___ Excerpt ___
# Cam timing



## mxj23 (Nov 27, 2009)

New to tuning, just bought a press and draw board, my bow is shooting a perfect bullet hole right now but when I put it on the draw board the bottom stop hits about 1/8th inch before the top but I don't have a good level to see how the bow is setting on the draw board, should I mess with it, didn't know if it would affect accuracy


----------



## Rat (Jun 19, 2004)

A bullet hole with a fletched shaft is a good place to start. 
Do field tips and broadheads hit the same? If not, you can try bareshaft tuning through paper to see if the cams need further tweaking. This is how I would proceed but there is more than one way to skin a cat.


----------



## mxj23 (Nov 27, 2009)

Ok, thanks for the response


----------



## tyohshooter (Jun 21, 2016)

In my opinion timing should be set according to what feels best to the shooter and what is most forgiving. Timing can greatly affect tbe way the bow holds at full draw. I would recommend setting the cam timing by creep tuning. (This works well for bows with cable stops, I don't know if it would affect limb stops.) Stand at the longest distance you are consistent at and shoot for groups. Have numbers on your arrows to remember which shot is which. On some of the shots hold the bow firmly against the back wall and on some of the shots hold the bow with less tension so that it just barely stays on the draw stops. If you find that the shots go high or low depending on how hard you pull than adjust the cam timing untill you find a position that is more forgiving. I like to check timing with the bow in my hands because sometimes a draw board can put pressure on the bow in different way that will affect timing. Stand in front of a mirror so that you can see both draw stops.


----------



## pottergreg (Mar 20, 2015)

Check out the video on youtube by Shane Chuning called "Prime Centergy in depth tuning" even though it's not the exact bow you have, the principal is the same. Paper tuning is a tool that gives a picture of what your arrow did while passing through a .0035" plane, it's not even close to the whole story. You want an bare shaft arrow parallel to your fletched arrow hitting the same place (then your broad head should be close if the spine is correct and the broad head spins true! Good luck!


----------



## TMan51 (Jan 25, 2004)

pottergreg said:


> "Prime Centergy in depth tuning"


Ahhh, thanks pottergreg, somehow I lost that one, of of Ontarget7's best.

Watching the AT Tuning forum for well over a decade, and tinkering with lots of bows with wheels since the 70's, I have learned that "perfect setup", (or at least reasonably close), is the starting point for "tuning". It's been ages since I had a bow shoot bullet holes from setup/scratch, but it can happen.

My current collection of Hoyt's, (hybrid cams), all seem to settle in with some degree of "out of sync" timing. For whatever reason, my grip, rest, or shooting style shoots best with the bottom stop hitting first. I always start at spec, but I always chane things a bit from there. My shorter 30's seem to need the most radical amount of offset at the top. Other shooter/tuners find the exact opposite to be the case. Just because the top local shooter sets up his bows one way, has little bearing on how another shooter needs to set up their own bow.

In any case, *Prime Centergy In Depth Tuning* is a good recipe when applied to my hybrid cam bows, so it's not brand specific. Take notes and save the link.


----------
___
Aim ▸ Say whether each statement agrees with the cam timing thread above, giving yes or no and quoting the words that decide it: (a) On the draw board, the top stop of the first bow described hits before the bottom stop. (b) One reply prefers checking timing with the bow held in the hands rather than on a draw board. (c) Paper tuning is described as showing the complete picture of an arrow's flight.
___ Data listing ___
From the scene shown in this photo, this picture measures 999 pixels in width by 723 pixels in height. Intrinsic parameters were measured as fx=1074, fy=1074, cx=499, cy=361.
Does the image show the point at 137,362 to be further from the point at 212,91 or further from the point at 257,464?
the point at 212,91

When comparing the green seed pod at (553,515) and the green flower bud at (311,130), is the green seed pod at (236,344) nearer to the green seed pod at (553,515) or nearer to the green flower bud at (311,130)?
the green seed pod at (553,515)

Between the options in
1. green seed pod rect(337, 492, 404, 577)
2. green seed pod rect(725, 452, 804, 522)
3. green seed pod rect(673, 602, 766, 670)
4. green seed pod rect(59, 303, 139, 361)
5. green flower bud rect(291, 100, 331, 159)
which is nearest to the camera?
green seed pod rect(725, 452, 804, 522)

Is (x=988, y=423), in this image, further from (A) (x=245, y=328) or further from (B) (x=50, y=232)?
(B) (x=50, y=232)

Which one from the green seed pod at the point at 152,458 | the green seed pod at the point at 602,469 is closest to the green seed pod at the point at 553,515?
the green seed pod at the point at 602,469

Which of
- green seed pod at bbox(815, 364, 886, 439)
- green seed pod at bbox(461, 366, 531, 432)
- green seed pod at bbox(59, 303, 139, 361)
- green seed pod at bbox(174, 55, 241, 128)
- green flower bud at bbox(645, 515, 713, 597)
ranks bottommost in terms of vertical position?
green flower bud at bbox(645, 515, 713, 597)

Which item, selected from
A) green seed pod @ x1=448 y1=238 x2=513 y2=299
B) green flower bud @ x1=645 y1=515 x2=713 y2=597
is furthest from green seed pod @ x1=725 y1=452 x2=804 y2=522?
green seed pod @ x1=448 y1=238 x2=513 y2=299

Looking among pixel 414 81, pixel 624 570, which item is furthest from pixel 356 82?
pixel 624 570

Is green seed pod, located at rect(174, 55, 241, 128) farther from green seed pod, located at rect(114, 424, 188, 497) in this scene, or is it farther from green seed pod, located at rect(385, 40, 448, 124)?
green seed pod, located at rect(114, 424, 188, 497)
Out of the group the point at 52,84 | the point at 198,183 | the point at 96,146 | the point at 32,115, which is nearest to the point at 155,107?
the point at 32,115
___
Final answer ▸
(a) No: "the bottom stop hits about 1/8th inch before the top"
(b) Yes: "I like to check timing with the bow in my hands because sometimes a draw board can put pressure on the bow in different way that will affect timing"
(c) No: "it's not even close to the whole story"